> [TO BE DONE]
Write out the lines below verbatim, beginning at the line containing "Is (x=503, y=777)" and going through the end of the lines.

> [EXERCISE INPUT]

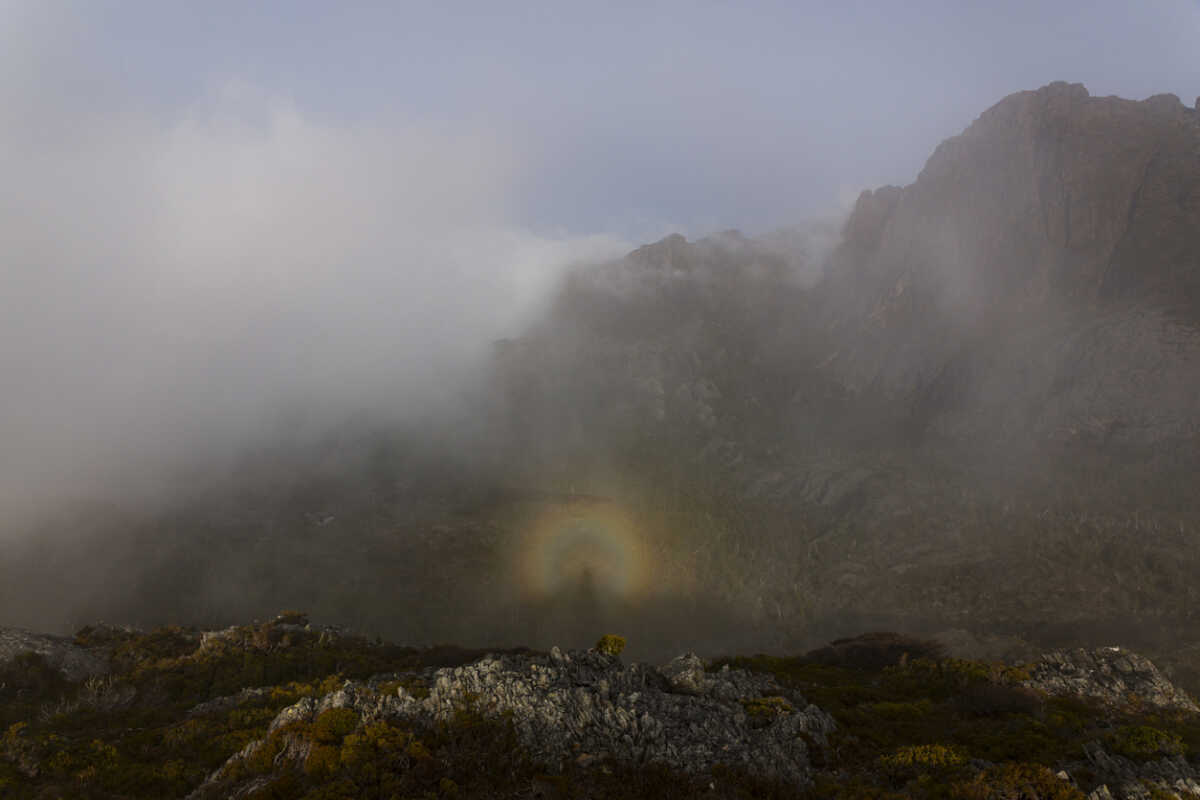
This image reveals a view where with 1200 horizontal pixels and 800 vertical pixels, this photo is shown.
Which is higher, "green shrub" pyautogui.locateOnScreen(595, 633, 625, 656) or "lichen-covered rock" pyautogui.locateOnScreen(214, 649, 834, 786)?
"lichen-covered rock" pyautogui.locateOnScreen(214, 649, 834, 786)

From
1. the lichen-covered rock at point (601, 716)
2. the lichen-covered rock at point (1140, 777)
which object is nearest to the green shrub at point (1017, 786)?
the lichen-covered rock at point (1140, 777)

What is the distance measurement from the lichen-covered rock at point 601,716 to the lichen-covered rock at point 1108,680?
100 feet

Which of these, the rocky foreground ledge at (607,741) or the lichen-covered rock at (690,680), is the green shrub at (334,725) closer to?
the rocky foreground ledge at (607,741)

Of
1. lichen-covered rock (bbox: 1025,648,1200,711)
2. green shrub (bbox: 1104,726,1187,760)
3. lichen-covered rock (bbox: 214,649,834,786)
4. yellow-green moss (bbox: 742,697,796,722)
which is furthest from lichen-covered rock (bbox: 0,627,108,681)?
lichen-covered rock (bbox: 1025,648,1200,711)

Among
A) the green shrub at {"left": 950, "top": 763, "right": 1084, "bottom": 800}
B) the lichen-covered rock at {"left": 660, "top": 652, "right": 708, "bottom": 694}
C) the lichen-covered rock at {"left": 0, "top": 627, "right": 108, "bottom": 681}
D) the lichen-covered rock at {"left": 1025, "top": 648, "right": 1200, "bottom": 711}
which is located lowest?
the lichen-covered rock at {"left": 1025, "top": 648, "right": 1200, "bottom": 711}

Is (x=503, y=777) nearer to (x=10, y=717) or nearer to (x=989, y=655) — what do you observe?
(x=10, y=717)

> [COMPLETED EXERCISE]
Is (x=503, y=777) nearer to (x=10, y=717) or nearer to (x=989, y=655) — what do you observe?
(x=10, y=717)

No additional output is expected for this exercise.